_Tasks and exercises_
1. Answer these from the Desire Petroleum announcement below, one line each:
(a) What price per share is set as the Issue Price?
(b) Who fully underwrote the Placing?
(c) On what date is the Extraordinary General Meeting to be held?
2. List every distinct calendar date that appears in the Desire Petroleum announcement below.

_Document extract_
Ordinary Shares Placed by Desire Petroleum

FINN(COM) DAILY RECORD FOR 24 DECEMBER 2003

Compiled by J. Brock (FINN)

 

 

Desire Petroleum PLC

24 December 2003


Desire Petroleum Plc

('Desire Petroleum' or 'the Company')

Proposed Placing of 35,313,100 new ordinary shares of 1p each in Company

('Placing Shares') and Open Offer of up to 37,500,184 new ordinary shares of 1p

each in the Company ('Open Offer Shares') on the basis of 1 Open Offer Share for

every 3 existing ordinary shares of 1p each in the Company ('Existing Ordinary

Shares')

Introduction

Your Board indicated in the announcement of Desire Petroleum 's interim results

on 23 September 2003 that the Company intended to raise further funds and that

shareholders of the Company ('Shareholders') would be given the opportunity to

participate in any fundraising. Your Board is therefore pleased to announce that

the Company proposes to raise up to approximately £7.28 million (before

expenses) by way of a placing ('the Placing') of 35,313,100 Placing Shares at a

price of 10p per share ('the Issue Price') and an open offer of up to 37,500,184

Open Offer Shares at the Issue Price ('the Open Offer'). The Placing has been

fully underwritten by Seymour Pierce.

Qualifying Shareholders are invited to subscribe for Open Offer Shares under the

Open Offer on the basis of:

1 Open Offer Share for every 3 Existing Ordinary Shares

held at 22 December 2003 ('Record Date'). Qualifying Shareholders may apply for

their pro rata entitlement, less than their pro rata entitlement, or their pro

rata entitlement together with any further number of Open Offer Shares. The Open

Offer is conditional, inter alia, on the passing of resolutions to be proposed

at the Extraordinary General Meeting of the Company to be held on 21 January

2004, on the placing agreement entered into between the Company, the Directors

of the Company and Seymour Pierce Limited becoming unconditional and on

admission of the Placing Shares and Open Offer Shares (together, 'New Ordinary

Shares') to trading on the AIM market ('Admission').

The principal purpose of the Placing and Open Offer is to provide funds for the

Company to enable it to negotiate and to enter into a seismic survey agreement

with Fugro Geoteam A/S ('Fugro') to engage Fugro formally to carry out a 3D

seismic survey over certain areas within Tranches C and D (areas situated in the

North Falkland Basin of the Falkland Islands ('North Falkland Basin').

_Information provided_
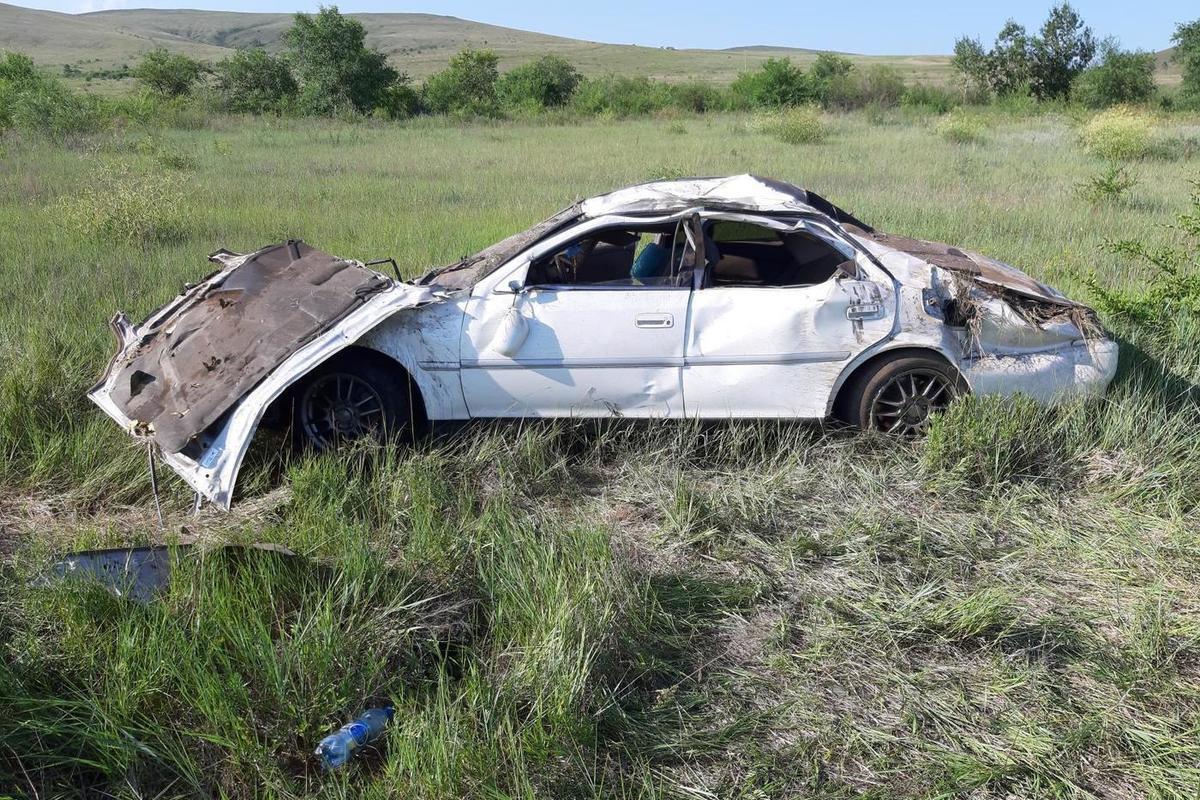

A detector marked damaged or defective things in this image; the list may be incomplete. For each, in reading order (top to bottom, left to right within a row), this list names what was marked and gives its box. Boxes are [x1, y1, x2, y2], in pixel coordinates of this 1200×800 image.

torn metal panel [99, 241, 391, 453]
crumpled front end [87, 241, 441, 510]
detached car hood [88, 241, 444, 510]
wrecked white car [88, 178, 1118, 510]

_Solutions to the tasks_
1.
(a) 10p per share
(b) Seymour Pierce
(c) 21 January 2004

2.
24 December 2003
23 September 2003
22 December 2003
21 January 2004